Apparently, there's enough demand for bikes these days. We lost 5 minutes at Schnectady to pull down and load a bike on the NY section baggage car on the rear. With my newest scanner, I usually keep my 'ears on' in my roomette. That's how I knew about the bike.


----------



## daybeers (Apr 7, 2019)

omg that makes me so angry! Can you please call Customer Relations and tell them what happened? I don't care if there was stuff they used to store in the baggage car or whatever kind of excuse there is, the crew should only take up _*one booth*_. Amtrak really needs to get its stuff together regarding this and the bike situation.


----------



## TiBike (Apr 7, 2019)

Typical. The Starlight lost ten minutes loading my bike a couple trips ago. No good reason, plenty of staff standing around doing nothing. Conductor seemed to be the only one who had the high degree of training needed to rack a bike, and she was in no rush whatsoever. 

Putting racks in a passenger car - cafe or otherwise - makes it possible for passengers to deal with it themselves. Even without elite level training.


----------



## Rasputin (Apr 7, 2019)

TiBike said:


> Awesome! Amtrak might finally be getting over its long distance bike derangement syndrome. [emoji468][emoji467][emoji106]

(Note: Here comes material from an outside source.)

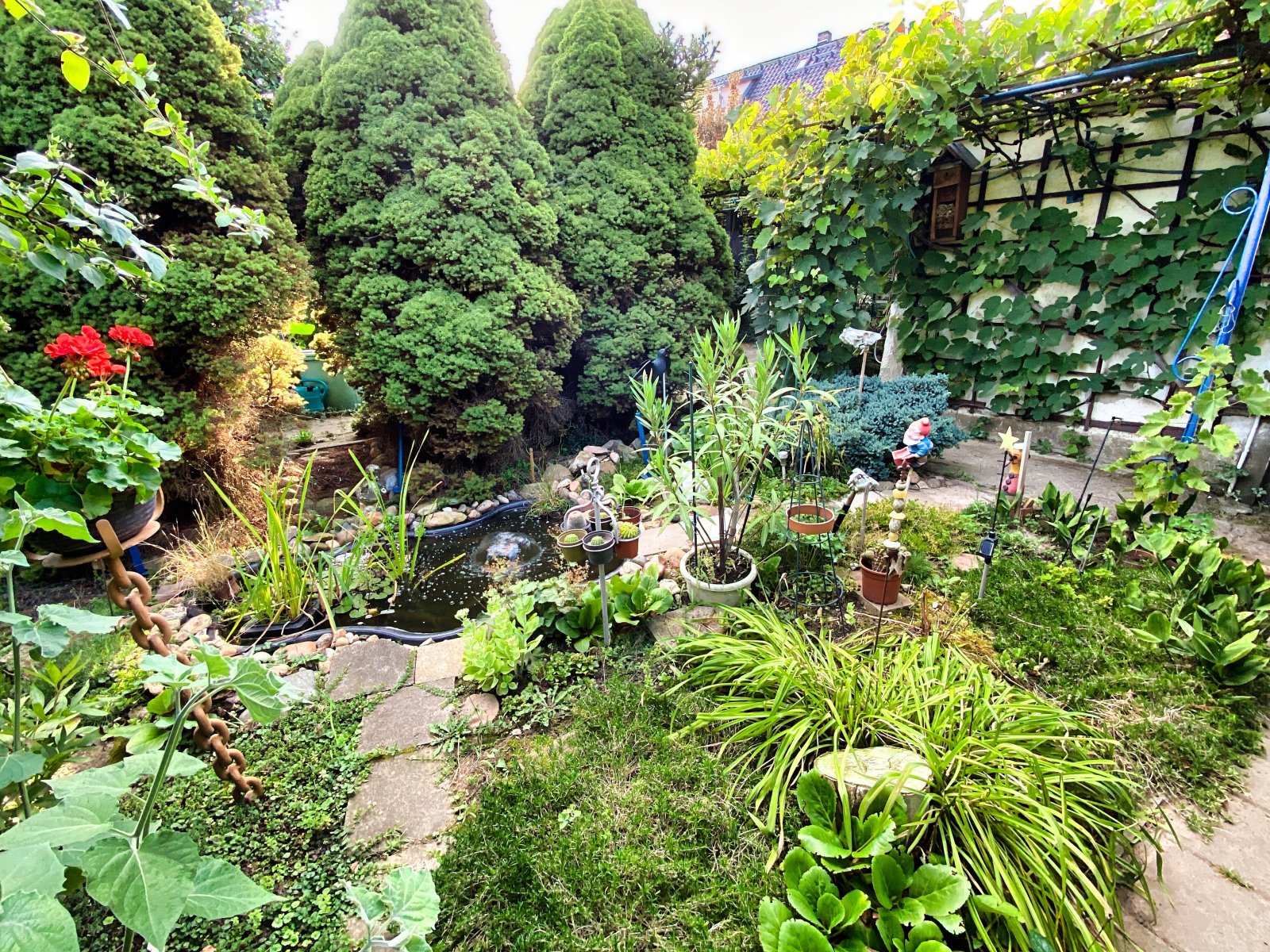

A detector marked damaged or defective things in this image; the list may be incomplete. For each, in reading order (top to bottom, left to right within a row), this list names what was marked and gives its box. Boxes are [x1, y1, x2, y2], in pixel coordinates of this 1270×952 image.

Sounds like food service derangement to me.


----------



## bratkinson (Apr 7, 2019)

On some (maybe all?) Metro North M8 commuter cars, I've noticed bike racks that one hooks the front wheel on about 5.5 feet above the floor. There's only 2 hooks, but they're close enough together to only lose 1 row of seats. Amtrak should be able to do something similar and get 3 bikes in the space of 1 booth. Should number 4 show up, keep it in the vestibule until ALB, the move it to the NYP baggage car.


----------



## Rasputin (Apr 7, 2019)

bratkinson said:


> On some (maybe all?) Metro North M8 commuter cars, I've noticed bike racks that one hooks the front wheel on about 5.5 feet above the floor. There's only 2 hooks, but they're close enough together to only lose 1 row of seats. Amtrak should be able to do something similar and get 3 bikes in the space of 1 booth. Should number 4 show up, keep it in the vestibule until ALB, the move it to the NYP baggage car.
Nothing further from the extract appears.